Give back exactly the lines of the data below, starting with the line that has "body_size: 482" and going on through the line that has "CSS: MIT License)".
[Start of section]
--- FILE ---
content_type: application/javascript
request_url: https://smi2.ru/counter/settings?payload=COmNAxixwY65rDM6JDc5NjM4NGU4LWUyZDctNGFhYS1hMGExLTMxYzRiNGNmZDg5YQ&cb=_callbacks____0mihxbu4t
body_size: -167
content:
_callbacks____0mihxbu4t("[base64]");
[End of section]
[Start of section]
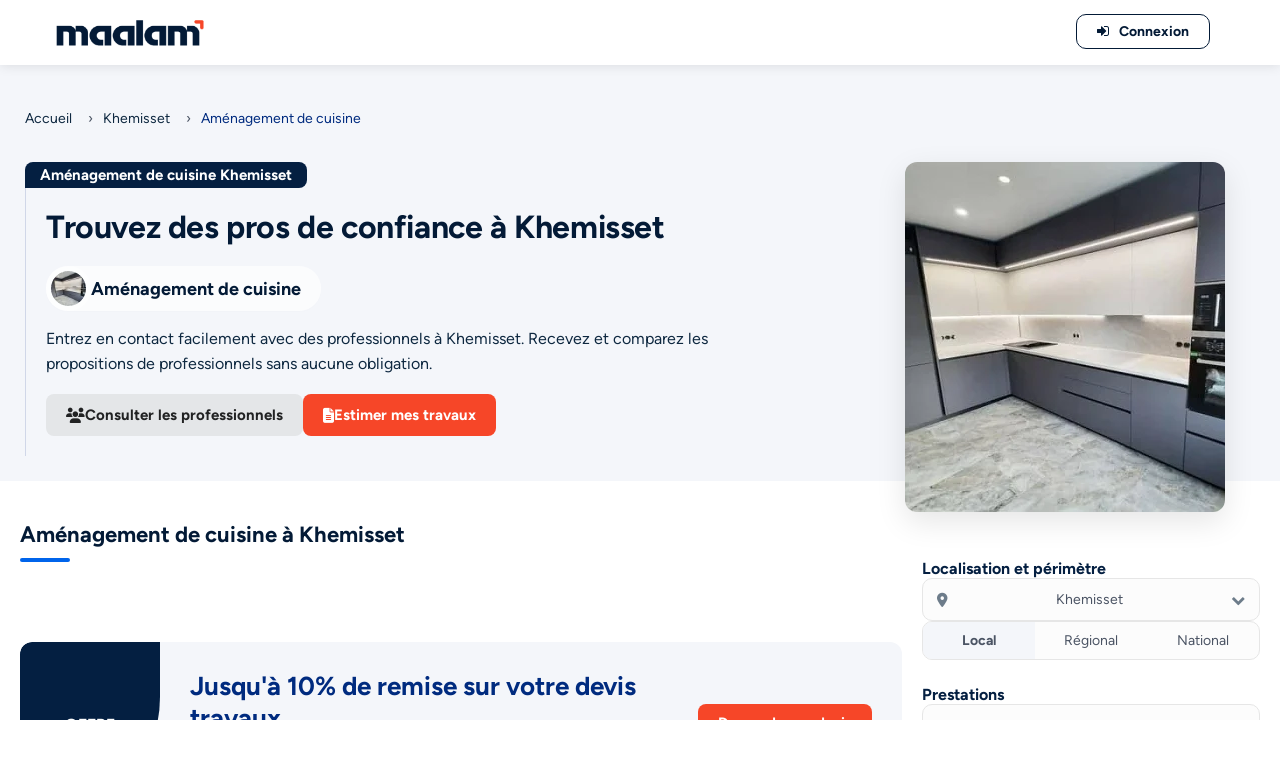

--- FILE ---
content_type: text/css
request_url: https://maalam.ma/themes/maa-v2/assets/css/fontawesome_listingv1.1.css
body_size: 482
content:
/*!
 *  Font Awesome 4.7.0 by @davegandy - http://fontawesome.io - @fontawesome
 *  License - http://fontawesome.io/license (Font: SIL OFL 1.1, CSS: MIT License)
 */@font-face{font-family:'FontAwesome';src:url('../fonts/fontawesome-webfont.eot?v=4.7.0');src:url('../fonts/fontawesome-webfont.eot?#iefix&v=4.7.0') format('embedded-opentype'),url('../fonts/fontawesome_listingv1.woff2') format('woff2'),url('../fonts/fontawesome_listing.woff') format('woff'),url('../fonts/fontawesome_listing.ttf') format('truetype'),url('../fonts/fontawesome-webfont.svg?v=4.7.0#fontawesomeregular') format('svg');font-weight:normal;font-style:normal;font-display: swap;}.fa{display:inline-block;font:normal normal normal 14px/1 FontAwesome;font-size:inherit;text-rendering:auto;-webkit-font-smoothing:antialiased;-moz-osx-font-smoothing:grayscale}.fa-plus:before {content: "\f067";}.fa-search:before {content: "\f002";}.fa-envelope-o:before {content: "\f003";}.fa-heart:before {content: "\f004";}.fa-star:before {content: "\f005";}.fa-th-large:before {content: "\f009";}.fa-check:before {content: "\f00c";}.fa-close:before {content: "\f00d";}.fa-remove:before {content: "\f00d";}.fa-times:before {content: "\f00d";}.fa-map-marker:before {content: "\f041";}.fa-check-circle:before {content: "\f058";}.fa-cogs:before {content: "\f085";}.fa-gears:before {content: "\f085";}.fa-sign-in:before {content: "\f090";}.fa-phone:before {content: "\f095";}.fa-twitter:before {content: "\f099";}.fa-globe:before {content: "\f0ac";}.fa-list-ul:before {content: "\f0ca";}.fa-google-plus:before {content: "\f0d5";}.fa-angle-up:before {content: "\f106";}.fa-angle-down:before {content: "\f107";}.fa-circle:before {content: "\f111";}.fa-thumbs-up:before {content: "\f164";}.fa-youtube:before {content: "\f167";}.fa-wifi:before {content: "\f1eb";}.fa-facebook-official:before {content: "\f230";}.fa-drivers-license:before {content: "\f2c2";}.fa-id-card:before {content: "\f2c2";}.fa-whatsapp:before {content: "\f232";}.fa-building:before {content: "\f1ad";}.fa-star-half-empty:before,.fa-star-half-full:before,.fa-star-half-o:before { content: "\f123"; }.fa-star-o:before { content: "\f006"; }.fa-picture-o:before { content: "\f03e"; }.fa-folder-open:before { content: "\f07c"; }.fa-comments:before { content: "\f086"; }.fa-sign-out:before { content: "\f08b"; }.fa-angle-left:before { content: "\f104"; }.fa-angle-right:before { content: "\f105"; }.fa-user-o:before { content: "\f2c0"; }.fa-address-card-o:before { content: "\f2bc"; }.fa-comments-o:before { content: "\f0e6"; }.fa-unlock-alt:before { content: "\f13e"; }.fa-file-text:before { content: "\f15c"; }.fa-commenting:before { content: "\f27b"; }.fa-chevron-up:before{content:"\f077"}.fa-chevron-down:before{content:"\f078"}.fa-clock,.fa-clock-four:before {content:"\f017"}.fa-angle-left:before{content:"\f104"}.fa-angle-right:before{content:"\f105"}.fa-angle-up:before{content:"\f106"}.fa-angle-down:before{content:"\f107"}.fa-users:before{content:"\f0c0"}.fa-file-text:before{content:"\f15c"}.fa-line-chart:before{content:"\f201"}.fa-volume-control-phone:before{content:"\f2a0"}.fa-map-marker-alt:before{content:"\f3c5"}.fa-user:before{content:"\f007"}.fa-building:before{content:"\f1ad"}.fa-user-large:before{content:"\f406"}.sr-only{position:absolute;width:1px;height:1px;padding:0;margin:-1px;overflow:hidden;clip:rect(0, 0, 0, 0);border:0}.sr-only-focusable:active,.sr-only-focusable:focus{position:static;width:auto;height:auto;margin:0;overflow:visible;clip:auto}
[End of section]
▶ [Answer below]:
body_size: 482
content:
/*!
 *  Font Awesome 4.7.0 by @davegandy - http://fontawesome.io - @fontawesome
 *  License - http://fontawesome.io/license (Font: SIL OFL 1.1, CSS: MIT License)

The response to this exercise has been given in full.